# Fragmento proporcionado
◆ ◆ ◆

El mundo necesita superar lo políticamente impuesto y la barbarie iconoclasta

Manifestación en Madrid, no puedo respirar, 7 de junio de 2020
Manifestación en Madrid, no puedo respirar, 7 de junio de 2020

Se ha repetido mucho en las últimas semanas el adjetivo nuevo. Pero las últimas manifestaciones colectivas denotan más bien una gran vejez de espíritu, como si el virus hubiera empequeñecido las neuronas de amplias capas de las sociedades occidentales. A veces, un poema o la viñeta de un humorista aciertan a reflejar un fenómeno complejo. Lo clavó el día 12 Xavier Gonce, en el dibujo que suele acompañar a la breve newsletter matutina de Le Monde: “Á défaut de savoir dessiner le futur, effaçons le passé” (Si no podemos diseñar el futuro, borremos el pasado).

El gran movimiento iconoclasta se extendió en la edad media, sobre todo en oriente. He de confesar que nunca lo entendí. Quizá tuvo su origen en fenómenos de protesta viscerales como los que observamos estos días. Casi nadie podía esperarlos, ni siquiera los propios protagonistas de la violencia, aunque la paulatina transformación de lo políticamente correcto en políticamente impuesto, presagiaba males mayores, como sucedió en tantas universidades de Estados Unidos, antes de la reacción surgida en Chicago. 

Hasta ahora, tras la caída del Muro de Berlín, ese tipo de violencia se asociaba a las regiones de Oriente. Marcó un hito la voladura, ordenada en 2001 por el régimen islamista talibán, de las estatuas de Buda en Bāmiyān (Afganistán). En un momento liberador del autoritarismo, sí pudo tener sentido echar abajo la estatua de un dictador, como la de Sadam Husein en 2003: se comprende la euforia popular ante un símbolo de la liberación, posible también con la ayuda del ejército americano.

Con el transcurso del tiempo, muchos monumentos de una época presentan nuevos sentidos, anacronismos aparte. En cierto modo, se transforman en memorial, que incita al perdón y la reconciliación, no a la pervivencia de heridas. Ahí están los restos de Auschwitz, a diferencia de lo sucedido con la completa destrucción de Cartago por Escipión Emiliano, que puso fin a las guerras púnicas. Vladimir Putin no ha demolido el mausoleo de Lenin. En su día se reconstruyó la catedral del Salvador en Moscú, volada por Stalin en 1931, y se han recuperado para el culto templos que habían sido museos del ateísmo. Pedro Sánchez ha exhumado los restos de Franco en el Valle de Cuelgamuros, pero mantendrá la Cruz, salvo que se proponga derogar el pacto superador del odio religioso que se plasmó en el artículo 16 de la Constitución de 1978. En la estela de Mandela, Sudáfrica ha optado por instalar otras estatuas cerca de personas que promovieron el apartheid.

◆ ◆ ◆

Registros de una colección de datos
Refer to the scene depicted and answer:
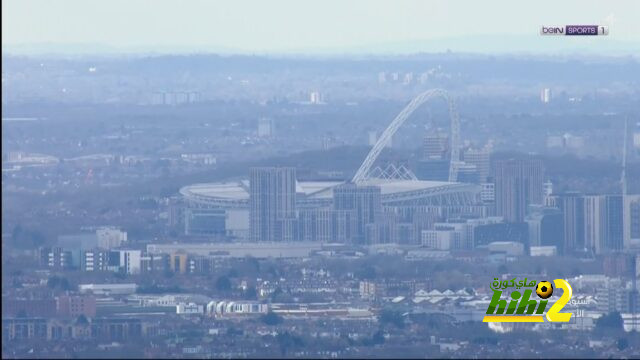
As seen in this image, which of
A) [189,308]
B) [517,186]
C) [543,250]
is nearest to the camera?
[189,308]

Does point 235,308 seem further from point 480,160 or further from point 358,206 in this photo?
point 480,160

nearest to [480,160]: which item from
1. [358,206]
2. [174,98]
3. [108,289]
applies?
[358,206]

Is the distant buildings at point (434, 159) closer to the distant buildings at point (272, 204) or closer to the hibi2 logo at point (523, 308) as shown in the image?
the distant buildings at point (272, 204)

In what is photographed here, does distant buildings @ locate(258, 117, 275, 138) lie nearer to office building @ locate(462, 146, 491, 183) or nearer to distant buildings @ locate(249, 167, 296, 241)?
office building @ locate(462, 146, 491, 183)

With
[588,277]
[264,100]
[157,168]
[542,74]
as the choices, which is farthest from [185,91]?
[588,277]

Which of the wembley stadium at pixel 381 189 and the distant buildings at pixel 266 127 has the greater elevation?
the distant buildings at pixel 266 127

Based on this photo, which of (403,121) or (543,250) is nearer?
(543,250)

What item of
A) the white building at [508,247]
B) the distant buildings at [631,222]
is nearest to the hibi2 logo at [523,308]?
the white building at [508,247]

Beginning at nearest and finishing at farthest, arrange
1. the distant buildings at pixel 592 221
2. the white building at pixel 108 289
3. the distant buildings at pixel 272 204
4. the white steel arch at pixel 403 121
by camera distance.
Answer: the white building at pixel 108 289
the distant buildings at pixel 592 221
the distant buildings at pixel 272 204
the white steel arch at pixel 403 121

◆ ◆ ◆

# Consigna
Enumera todos los años que aparecen en el fragmento sobre la iconoclasia e indica el hecho al que el fragmento vincula cada uno.

# Respuesta esperada
- 2020: la manifestación en Madrid del 7 de junio («no puedo respirar»).
- 2001: la voladura de las estatuas de Buda en Bāmiyān (Afganistán), ordenada por el régimen islamista talibán.
- 2003: el derribo de la estatua de Sadam Husein.
- 1931: la voladura de la catedral del Salvador en Moscú por orden de Stalin.
- 1978: la Constitución, cuyo artículo 16 plasmó el pacto superador del odio religioso.